**Article:**
III. How to: PedestalSubtractedProcess

From the raw data to estimate and subtract the pedestal

Introduction

This is an example of how to use PedestalSubtractedProcess to estimate the pedestal from a CCD image. This process is also known as equalization is the process of substracting the pedestal or baseline from an image. The baseline or pedestal is the ADU values for a pixel with zero exposure time (an offset of our readout system).

The CCD images contain a two-dimensional stacked history (projected on the x-y plane) of all ionization produced throughout an exposure, where each image pixel value is proportional to the collected number of charge carriers. The pixel values are in ADU (analog-to-digital units), a 16 bit number (in damic): normally between 0 to 65535, but it depends on the current version of the readout electronics (see invert polarity for instance). The ADU value is related to the number of electrons counted at the sense node by way to the gain k (ADU per electron counted during readout), a constant based on operating condition and is derived from calibration (also known as calibration constant. This constant is then derived from the gain taking into account the energy required to produce an electron-hole pair.

Once the charge is in the serial register, reading the serial register past the length of a row will mean one gets an image that is larger in columns (x-axis) than the size of the sensor (active region). These extra pixels will by definition contain almost no charge sine they will have only been exposed for the amount of time it took to read the entirety of a row. These 0 exposure pixels make up the x-overscan and provide a snapshot of the baseline or pedestal of an image, i.e. the ADU value associated with no charge.

**Exercises:**
1. From the PedestalSubtractedProcess guide, extract the passage from "This is an example" to "our readout system).".
2. Translate this sentence from the PedestalSubtractedProcess guide into Spanish: "These 0 exposure pixels make up the x-overscan and provide a snapshot of the baseline or pedestal of an image, i.e. the ADU value associated with no charge."
3. Please carry on the PedestalSubtractedProcess guide, starting right after its final sentence about the x-overscan.

**Data extract:**
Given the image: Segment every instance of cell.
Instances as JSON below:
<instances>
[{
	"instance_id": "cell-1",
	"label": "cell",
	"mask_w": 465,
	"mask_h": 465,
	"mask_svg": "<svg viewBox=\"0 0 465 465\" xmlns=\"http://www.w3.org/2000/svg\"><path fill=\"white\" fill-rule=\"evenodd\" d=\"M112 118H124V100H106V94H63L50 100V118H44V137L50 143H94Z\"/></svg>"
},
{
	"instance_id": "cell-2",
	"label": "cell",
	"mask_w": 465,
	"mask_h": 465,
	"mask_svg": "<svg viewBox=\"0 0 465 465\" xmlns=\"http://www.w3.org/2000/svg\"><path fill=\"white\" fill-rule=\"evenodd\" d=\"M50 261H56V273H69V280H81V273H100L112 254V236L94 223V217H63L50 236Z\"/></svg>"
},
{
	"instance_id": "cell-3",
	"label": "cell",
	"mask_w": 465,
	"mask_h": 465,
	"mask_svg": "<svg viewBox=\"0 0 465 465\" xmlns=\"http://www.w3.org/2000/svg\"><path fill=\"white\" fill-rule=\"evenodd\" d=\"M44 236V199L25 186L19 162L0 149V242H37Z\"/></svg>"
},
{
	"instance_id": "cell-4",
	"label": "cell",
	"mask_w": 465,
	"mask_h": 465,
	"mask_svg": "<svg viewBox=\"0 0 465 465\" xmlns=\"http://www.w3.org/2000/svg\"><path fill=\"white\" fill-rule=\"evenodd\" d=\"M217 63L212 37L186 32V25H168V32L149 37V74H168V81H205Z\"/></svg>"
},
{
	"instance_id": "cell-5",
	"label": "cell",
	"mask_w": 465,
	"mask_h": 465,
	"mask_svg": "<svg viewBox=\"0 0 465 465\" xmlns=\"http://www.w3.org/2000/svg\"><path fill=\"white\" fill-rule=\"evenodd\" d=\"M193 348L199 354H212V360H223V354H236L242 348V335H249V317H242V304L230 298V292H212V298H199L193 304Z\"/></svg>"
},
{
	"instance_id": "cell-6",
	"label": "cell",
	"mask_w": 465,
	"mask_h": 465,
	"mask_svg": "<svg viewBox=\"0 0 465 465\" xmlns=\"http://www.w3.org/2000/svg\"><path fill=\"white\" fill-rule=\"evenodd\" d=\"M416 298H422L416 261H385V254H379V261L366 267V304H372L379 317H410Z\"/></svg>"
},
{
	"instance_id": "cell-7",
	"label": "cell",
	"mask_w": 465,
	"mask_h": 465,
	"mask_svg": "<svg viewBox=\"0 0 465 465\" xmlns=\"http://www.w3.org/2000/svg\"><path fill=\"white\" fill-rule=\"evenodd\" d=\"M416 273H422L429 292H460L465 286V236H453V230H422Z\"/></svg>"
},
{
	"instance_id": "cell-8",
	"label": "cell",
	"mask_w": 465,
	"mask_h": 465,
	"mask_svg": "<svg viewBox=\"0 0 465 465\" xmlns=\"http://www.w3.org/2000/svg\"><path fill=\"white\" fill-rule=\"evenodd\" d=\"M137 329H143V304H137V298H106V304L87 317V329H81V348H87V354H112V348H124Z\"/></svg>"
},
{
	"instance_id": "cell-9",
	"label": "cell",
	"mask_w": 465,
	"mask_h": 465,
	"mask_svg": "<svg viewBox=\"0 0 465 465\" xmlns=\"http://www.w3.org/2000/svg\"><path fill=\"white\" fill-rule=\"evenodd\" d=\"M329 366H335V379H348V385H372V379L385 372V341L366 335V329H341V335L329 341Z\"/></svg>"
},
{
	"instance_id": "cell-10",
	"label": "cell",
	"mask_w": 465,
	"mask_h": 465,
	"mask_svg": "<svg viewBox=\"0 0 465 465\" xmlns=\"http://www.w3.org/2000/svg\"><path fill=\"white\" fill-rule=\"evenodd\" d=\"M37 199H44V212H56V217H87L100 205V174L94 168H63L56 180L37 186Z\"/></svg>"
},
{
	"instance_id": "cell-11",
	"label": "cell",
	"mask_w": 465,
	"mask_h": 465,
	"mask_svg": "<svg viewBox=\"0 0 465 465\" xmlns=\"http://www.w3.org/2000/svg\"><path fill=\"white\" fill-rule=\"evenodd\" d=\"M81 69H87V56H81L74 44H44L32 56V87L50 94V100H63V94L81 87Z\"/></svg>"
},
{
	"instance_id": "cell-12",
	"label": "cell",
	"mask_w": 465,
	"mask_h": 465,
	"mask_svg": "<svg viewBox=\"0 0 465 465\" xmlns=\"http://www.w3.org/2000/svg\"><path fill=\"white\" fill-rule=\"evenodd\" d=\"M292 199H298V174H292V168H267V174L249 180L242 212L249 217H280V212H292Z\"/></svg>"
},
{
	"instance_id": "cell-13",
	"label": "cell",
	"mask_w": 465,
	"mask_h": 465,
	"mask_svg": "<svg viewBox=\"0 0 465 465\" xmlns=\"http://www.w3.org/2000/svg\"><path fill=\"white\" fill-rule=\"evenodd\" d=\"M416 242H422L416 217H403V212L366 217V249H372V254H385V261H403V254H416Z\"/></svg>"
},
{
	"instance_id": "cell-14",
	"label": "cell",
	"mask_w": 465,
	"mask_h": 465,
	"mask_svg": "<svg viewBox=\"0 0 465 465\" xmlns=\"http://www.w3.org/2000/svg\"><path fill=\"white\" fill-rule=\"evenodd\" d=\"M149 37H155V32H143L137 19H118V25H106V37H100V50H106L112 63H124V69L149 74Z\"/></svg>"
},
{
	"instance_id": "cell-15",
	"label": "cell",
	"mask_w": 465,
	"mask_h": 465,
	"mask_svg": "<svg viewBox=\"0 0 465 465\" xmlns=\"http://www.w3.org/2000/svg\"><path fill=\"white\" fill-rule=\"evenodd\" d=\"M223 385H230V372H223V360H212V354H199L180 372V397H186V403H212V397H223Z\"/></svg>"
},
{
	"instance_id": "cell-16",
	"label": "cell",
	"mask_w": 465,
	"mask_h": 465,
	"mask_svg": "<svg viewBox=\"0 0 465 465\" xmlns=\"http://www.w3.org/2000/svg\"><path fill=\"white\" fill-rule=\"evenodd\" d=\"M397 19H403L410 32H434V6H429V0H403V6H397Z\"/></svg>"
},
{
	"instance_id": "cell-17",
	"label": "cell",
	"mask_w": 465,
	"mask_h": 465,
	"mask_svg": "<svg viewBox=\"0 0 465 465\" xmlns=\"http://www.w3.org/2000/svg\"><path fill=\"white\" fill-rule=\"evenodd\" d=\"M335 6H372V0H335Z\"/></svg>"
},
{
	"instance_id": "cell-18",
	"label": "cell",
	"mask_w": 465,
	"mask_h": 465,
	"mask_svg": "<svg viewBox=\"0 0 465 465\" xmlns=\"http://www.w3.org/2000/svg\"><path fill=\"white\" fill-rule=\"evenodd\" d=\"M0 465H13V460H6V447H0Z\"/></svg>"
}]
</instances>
--
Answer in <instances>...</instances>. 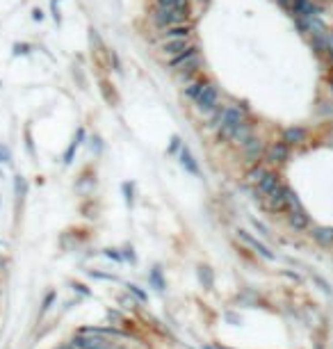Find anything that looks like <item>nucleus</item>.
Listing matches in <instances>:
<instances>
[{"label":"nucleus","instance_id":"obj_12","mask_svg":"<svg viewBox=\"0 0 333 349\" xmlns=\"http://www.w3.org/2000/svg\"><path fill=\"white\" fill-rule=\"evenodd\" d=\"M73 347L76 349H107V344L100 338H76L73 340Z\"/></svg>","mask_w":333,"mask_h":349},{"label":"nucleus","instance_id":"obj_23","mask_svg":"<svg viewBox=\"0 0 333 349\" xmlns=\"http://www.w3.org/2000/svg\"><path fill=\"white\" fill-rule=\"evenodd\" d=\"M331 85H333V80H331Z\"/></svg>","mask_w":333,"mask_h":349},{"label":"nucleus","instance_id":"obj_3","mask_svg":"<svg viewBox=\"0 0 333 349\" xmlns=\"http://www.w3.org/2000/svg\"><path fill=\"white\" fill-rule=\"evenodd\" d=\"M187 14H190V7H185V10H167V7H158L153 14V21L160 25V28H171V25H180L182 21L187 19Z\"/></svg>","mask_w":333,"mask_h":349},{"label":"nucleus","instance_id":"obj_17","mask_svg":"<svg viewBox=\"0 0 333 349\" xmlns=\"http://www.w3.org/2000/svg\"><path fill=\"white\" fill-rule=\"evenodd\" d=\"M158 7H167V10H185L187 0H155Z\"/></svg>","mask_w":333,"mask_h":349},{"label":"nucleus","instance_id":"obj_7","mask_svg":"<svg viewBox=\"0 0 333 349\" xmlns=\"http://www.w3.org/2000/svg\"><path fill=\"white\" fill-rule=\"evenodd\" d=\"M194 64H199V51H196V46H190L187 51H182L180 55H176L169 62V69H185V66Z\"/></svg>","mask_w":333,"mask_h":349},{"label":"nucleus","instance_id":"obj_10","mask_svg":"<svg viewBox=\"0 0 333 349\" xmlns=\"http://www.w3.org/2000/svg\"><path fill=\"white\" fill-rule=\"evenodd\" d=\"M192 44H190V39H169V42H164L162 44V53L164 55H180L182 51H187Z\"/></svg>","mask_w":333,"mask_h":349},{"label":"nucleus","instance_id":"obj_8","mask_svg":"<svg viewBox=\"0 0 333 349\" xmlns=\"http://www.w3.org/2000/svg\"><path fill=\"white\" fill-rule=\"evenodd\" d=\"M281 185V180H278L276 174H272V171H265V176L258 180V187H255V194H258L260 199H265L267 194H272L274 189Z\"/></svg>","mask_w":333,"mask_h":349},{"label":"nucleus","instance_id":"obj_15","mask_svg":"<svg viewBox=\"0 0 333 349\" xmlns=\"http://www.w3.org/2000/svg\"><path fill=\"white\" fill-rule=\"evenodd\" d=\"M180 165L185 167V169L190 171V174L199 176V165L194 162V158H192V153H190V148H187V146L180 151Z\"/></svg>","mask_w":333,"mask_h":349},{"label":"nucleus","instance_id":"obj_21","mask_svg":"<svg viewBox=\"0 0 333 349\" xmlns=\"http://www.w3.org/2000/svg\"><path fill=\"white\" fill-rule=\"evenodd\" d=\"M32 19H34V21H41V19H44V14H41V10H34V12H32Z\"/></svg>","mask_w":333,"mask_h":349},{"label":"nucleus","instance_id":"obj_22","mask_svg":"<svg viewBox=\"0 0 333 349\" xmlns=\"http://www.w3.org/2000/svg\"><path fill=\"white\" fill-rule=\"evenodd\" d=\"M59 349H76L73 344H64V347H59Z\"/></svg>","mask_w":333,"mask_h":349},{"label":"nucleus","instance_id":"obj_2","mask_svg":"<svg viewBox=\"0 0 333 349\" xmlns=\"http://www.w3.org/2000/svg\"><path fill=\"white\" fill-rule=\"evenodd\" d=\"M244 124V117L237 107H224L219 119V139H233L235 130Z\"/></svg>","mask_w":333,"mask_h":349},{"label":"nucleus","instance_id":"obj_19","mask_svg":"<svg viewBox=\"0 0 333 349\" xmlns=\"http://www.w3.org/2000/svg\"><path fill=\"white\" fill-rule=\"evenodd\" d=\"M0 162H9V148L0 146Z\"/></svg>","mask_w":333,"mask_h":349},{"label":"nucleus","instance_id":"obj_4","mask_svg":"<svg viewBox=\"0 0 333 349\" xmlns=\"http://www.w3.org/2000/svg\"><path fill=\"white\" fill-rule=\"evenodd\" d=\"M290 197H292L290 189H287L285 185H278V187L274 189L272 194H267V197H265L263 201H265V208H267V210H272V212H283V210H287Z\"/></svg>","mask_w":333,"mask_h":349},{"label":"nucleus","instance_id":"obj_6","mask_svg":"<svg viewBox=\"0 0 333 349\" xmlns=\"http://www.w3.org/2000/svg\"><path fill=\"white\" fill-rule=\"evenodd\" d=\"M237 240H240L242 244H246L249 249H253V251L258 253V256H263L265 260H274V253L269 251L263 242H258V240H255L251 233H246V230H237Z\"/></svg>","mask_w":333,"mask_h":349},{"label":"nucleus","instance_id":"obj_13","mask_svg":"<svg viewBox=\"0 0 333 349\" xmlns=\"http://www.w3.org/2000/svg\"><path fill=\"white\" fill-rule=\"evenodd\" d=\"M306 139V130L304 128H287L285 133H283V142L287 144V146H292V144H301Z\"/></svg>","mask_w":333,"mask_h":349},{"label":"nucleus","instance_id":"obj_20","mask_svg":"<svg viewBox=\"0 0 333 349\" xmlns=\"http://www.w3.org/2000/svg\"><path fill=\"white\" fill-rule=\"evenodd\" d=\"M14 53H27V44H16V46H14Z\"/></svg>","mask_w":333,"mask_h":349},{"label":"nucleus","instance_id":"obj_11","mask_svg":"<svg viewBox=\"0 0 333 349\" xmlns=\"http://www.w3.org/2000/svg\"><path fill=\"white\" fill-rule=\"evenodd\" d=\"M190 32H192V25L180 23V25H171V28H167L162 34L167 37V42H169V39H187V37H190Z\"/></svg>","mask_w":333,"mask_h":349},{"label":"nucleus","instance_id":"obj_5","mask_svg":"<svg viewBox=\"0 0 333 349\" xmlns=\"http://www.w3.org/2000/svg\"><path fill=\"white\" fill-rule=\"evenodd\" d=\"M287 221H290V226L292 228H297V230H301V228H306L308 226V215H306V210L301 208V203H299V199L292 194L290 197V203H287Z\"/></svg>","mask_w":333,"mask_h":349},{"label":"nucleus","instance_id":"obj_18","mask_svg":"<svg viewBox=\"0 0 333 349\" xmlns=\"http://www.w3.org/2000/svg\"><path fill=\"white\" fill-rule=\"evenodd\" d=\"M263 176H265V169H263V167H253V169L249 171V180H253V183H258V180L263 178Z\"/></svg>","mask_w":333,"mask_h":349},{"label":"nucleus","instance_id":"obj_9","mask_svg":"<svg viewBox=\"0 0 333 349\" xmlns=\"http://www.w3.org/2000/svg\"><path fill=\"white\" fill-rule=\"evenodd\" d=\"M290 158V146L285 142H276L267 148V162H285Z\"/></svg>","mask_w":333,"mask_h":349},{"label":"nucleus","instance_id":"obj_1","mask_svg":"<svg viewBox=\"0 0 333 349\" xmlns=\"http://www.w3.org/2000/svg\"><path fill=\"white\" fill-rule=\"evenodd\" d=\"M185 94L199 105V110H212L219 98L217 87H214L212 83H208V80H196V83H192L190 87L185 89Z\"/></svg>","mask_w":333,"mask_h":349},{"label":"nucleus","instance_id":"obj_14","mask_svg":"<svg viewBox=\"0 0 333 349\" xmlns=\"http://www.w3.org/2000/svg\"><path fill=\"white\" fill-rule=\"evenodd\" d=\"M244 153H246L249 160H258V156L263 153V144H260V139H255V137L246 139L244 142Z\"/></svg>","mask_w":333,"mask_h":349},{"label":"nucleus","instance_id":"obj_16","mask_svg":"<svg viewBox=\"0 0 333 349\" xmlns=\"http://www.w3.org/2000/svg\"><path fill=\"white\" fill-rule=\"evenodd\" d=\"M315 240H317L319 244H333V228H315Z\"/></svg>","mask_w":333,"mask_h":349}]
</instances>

**Results of the tasks:**
1.
This is an example of how to use PedestalSubtractedProcess to estimate the pedestal from a CCD image. This process is also known as equalization is the process of substracting the pedestal or baseline from an image. The baseline or pedestal is the ADU values for a pixel with zero exposure time (an offset of our readout system).

2. Estos píxeles de exposición 0 forman el overscan en x y proporcionan una instantánea de la línea base o pedestal de una imagen, es decir, el valor en ADU asociado a la ausencia de carga.

3.
Despite one should expect similar values of pedestal per row and/or per column in a good data taken condition, It is not always like this. PedestalSubtractionProcess has the ability to calculate the pedestal per column, per row or in the full region. It is also possible to use the overscan region only, or the full image, masking or not those pixels with pixel charge below a certain value. This is useful when the data taken has long readout times, or show noise pattern along rows and/or columns.

Configuration Parameters for PedestalSubtractedProcess

image config param

This is the image (a data member of the RawData instance) to use to estimate the pedestal. See more information about image as a data member of RawData here.

The user can use the raw data image or the compressed one. By defalult the averaged image, i.e. RawData.image_mean_compressed.

in_overscan config param

This is a boolean parameter to select only the overscan column region to estimate the pedestal, or on the contrary, to use the full image.

The selected region (full image or only overscan cols region) can also be $\color{green}{\text{masked}}$ (see n_mad_mask). This prevent to include pixels from ionizing particles (pixels from tracks will overstimate the pedestal).

method config param

Name of the method to be used to estimate the pedestal. There are three implemented methods to estimate the pedestal:

  • mean: the pedestal will be estimated as the average of a set of pixels from the image
  • median: the pedestal will be estimated as the median of a set of pixels from the image
  • gauss_fit: the pedestal will be estimated by fitting a gaussian to a set of pixels, being the pedestal the fitted $\mu$

In all the methods, a second parameter is given as an estimator of the dispersion: std, mad and $\sigma$ for the mean, median and guass_fit, respectively.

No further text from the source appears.